*** Extract to read Section Begins ***
Been there, done that. That's one reason my husband and I are separated at this time. I cant seem to get past it. If i go back I think he will do it again and we will be in the same spot we are in now.


----------



## aston (Oct 24, 2011)

I'm with you on that 100%, actions can happen but words cut so deep the effects are eternal. Whenever I'm with our kids I miss the family life and then I think of the words my ex used (among other things) and I'm just SOOO thankful it ended. Been a couple of years now and to just think of what one endured verbally I almost can't believe it took that long...


----------



## Shooboomafoo (Mar 30, 2011)

Years before my divorce, in an attempt to really communicate and work out issues I saw in the marriage, that prevented some of the very best parts of a relationship, and later, became the very complaints she had towards me... I tried sitting down and talking to my wife. In ten seconds flat she was defensive. 
Was it my approach? Did I not pretense the conversation with enough fluff to land issues softly? No, her life had been sculpted to react to communication with stonewalling, self-centeredness, and if none of that worked, plain-old visciousness.
Her spending habits had us barely able to afford the minimum monthly payments on credit cards. Car repair hits, more credit card debts.... We neither had the money to address issues that arose (emergencies) nor did we have anything left to go out and have a romantic evening on, or plan for a romantic cruise..
We had to stay in, unless "she" had a little cash leftover from her check, then,, she would have another girls night out....
Guess who ended up being called "unromantic" and did not pursue her enough???

At the end of the discussion, which went quickly for some reason, the depth of her personal willingness to accept any responsibility and to work on the marriage was summed up in one statement...
"If you dont like the way things are,, why dont you just leave??"

that was the predicate to the attitude I assumed she would have upon every discussion I thought about having after that...
When I needed to tell her that we didnt have the money for her to do whatever she wanted (boy that was risky), I already knew what her attitude would be..
*** Extract to read Section Ends ***
*** Given entries Section Begins ***
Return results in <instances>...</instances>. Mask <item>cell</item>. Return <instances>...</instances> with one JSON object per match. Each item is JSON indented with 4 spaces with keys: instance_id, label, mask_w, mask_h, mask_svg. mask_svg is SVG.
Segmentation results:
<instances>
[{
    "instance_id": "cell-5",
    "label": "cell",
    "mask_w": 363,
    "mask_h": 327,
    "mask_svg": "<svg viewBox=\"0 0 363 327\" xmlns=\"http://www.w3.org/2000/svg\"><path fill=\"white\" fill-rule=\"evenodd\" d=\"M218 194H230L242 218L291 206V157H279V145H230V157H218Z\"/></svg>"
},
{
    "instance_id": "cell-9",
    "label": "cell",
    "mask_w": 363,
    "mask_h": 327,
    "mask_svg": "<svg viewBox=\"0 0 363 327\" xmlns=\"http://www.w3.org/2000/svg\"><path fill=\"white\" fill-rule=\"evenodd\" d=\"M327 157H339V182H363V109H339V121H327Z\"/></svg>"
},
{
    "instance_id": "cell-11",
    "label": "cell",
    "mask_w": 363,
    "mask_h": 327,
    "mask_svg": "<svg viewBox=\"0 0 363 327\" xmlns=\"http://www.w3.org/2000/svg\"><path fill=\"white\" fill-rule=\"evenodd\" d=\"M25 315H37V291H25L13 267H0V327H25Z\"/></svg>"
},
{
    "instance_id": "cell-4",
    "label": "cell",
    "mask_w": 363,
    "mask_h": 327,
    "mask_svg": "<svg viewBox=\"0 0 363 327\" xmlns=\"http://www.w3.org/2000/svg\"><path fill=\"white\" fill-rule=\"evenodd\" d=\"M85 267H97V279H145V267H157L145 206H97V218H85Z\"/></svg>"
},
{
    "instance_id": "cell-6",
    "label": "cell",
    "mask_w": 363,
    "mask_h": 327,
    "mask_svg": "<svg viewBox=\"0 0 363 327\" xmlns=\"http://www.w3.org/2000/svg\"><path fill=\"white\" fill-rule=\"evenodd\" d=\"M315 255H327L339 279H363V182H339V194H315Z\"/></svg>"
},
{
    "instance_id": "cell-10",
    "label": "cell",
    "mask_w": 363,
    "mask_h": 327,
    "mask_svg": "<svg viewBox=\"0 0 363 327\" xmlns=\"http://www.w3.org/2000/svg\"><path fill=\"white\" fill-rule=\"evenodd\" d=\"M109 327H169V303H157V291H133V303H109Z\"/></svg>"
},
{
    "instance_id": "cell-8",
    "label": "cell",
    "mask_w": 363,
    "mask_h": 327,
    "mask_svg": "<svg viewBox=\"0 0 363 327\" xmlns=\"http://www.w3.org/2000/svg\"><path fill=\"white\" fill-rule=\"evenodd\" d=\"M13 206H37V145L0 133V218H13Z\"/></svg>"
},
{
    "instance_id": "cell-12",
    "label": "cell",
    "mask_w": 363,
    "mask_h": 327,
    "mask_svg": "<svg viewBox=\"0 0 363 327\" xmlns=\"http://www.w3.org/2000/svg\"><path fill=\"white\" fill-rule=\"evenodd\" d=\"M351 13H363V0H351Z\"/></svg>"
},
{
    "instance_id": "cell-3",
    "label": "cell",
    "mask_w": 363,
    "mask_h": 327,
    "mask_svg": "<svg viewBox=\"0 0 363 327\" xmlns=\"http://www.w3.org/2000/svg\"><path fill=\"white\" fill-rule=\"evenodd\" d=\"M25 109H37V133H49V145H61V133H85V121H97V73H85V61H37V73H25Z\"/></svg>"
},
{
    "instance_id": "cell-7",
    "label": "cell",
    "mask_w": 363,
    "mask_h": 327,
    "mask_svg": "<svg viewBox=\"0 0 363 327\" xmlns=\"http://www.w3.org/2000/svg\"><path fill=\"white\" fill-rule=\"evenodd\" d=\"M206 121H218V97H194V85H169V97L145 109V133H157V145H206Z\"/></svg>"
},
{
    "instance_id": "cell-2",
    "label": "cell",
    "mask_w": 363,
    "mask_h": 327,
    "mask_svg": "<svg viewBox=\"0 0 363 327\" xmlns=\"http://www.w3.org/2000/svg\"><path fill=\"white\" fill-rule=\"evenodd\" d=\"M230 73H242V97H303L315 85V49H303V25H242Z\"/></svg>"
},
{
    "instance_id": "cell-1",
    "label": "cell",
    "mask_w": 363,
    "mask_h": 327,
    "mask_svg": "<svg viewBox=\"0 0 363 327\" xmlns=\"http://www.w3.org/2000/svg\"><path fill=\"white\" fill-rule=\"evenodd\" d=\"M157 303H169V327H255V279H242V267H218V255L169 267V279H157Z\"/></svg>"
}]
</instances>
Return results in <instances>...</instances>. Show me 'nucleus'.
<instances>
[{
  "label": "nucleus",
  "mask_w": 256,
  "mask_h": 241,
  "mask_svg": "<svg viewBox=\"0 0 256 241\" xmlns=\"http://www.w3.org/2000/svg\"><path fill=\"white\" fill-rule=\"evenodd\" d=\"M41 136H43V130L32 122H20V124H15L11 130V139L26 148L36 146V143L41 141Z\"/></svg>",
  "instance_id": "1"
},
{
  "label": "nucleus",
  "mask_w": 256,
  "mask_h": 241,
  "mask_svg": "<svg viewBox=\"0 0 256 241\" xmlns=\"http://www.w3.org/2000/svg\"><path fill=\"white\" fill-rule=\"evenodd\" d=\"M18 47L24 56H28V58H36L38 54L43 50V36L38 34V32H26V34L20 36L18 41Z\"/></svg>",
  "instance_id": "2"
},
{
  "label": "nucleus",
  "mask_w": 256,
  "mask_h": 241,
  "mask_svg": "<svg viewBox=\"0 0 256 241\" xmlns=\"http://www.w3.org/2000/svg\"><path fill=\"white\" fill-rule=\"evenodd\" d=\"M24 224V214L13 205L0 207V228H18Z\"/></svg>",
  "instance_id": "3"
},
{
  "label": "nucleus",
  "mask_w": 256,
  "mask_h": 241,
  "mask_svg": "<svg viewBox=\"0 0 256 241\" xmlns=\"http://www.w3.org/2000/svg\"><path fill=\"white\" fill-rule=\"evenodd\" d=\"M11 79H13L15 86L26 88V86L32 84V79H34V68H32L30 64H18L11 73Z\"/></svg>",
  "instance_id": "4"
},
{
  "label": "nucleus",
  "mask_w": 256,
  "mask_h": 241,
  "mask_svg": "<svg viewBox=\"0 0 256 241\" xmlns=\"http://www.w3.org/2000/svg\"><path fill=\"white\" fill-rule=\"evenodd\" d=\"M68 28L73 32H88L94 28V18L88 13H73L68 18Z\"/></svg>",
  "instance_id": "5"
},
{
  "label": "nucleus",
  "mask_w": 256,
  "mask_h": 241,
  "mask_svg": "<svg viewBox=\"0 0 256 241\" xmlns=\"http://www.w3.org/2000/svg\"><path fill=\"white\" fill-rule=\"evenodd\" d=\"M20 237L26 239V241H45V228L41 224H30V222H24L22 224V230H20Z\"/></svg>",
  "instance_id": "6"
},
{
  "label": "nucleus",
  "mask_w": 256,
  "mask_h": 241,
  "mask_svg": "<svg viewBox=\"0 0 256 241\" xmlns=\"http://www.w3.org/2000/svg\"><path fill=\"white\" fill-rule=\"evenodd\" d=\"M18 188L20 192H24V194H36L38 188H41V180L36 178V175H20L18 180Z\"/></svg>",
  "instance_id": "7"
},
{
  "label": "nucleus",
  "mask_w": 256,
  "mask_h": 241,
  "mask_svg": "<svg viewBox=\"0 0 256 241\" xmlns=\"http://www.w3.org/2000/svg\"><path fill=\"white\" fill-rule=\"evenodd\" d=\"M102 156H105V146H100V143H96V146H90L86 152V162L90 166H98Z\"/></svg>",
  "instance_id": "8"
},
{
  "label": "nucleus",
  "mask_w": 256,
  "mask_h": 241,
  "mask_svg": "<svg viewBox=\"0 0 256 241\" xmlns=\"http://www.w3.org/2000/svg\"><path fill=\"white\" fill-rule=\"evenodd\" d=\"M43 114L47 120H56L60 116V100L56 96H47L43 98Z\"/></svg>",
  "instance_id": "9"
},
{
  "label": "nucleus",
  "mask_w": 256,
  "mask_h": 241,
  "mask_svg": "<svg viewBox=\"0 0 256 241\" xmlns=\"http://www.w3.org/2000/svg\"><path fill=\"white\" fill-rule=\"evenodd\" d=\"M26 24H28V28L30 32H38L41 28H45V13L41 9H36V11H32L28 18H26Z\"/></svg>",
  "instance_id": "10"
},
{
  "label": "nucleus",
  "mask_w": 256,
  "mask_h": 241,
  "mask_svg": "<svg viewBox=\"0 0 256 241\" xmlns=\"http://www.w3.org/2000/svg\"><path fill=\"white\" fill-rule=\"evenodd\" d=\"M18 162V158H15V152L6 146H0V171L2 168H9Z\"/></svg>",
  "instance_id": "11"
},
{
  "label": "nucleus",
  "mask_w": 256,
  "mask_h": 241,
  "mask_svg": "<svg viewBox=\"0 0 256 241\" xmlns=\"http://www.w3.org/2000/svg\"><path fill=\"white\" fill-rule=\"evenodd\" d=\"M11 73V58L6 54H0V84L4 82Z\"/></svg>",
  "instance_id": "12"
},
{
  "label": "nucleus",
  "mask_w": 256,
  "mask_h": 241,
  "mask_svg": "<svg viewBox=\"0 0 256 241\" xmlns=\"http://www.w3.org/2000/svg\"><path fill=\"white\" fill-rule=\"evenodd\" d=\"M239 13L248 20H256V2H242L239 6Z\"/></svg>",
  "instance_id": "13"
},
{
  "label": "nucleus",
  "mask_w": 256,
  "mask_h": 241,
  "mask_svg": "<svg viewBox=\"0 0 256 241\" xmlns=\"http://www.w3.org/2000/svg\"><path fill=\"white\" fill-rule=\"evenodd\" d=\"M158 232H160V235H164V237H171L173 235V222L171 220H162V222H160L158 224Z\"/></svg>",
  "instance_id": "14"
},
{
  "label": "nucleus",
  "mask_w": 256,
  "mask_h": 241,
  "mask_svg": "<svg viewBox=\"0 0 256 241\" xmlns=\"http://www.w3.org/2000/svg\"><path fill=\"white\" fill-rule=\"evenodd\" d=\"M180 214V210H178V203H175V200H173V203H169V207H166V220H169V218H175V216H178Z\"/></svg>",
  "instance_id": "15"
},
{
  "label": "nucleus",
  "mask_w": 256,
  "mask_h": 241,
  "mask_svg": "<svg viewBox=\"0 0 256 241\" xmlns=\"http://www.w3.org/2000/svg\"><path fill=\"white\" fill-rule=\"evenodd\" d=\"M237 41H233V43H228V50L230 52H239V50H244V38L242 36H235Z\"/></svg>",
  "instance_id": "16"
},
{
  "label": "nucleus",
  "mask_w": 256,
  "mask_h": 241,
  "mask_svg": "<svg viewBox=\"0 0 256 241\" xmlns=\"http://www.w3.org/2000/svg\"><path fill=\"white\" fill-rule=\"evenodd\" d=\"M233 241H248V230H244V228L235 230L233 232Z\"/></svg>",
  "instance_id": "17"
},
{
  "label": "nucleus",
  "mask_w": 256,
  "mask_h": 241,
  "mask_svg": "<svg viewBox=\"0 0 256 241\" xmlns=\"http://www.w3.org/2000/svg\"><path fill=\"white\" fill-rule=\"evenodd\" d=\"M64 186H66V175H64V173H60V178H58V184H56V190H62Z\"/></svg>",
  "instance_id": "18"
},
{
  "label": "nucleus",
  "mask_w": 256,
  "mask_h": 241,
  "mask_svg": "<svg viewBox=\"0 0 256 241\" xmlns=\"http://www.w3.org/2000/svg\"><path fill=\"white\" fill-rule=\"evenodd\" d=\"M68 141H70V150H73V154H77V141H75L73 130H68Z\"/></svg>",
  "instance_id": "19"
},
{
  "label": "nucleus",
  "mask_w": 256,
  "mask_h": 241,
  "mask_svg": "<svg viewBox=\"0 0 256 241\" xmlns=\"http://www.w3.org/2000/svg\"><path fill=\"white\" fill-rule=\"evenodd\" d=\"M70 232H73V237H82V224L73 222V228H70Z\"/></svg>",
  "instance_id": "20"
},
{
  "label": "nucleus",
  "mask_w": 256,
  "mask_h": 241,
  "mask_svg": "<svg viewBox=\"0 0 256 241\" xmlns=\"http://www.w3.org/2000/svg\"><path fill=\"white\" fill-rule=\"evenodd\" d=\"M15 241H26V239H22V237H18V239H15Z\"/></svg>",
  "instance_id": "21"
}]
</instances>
*** Given entries Section Ends ***
Problems and tasks:
**1)** In the forum thread, list the things that the sentence beginning "We neither had the money" says the couple had no money for.
**2)** Put this sentence from the forum thread into Spanish: "In ten seconds flat she was defensive."
**3)** For each statement, say whether the forum thread agrees, and quote the words that settle it.
(a) The writer of the first post is now divorced from her husband.
(b) The post by aston is dated Oct 24, 2011.
(c) aston says a couple of years have gone by.
The listing is separate material, unrelated to the forum thread.

Solutions by task:
**1)**
- Addressing issues that arose (emergencies)
- Going out and having a romantic evening
- Planning a romantic cruise

**2)** En apenas diez segundos ella ya estaba a la defensiva.

**3)**
(a) No: "my husband and I are separated at this time"
(b) Yes: "aston (Oct 24, 2011)"
(c) Yes: "Been a couple of years now"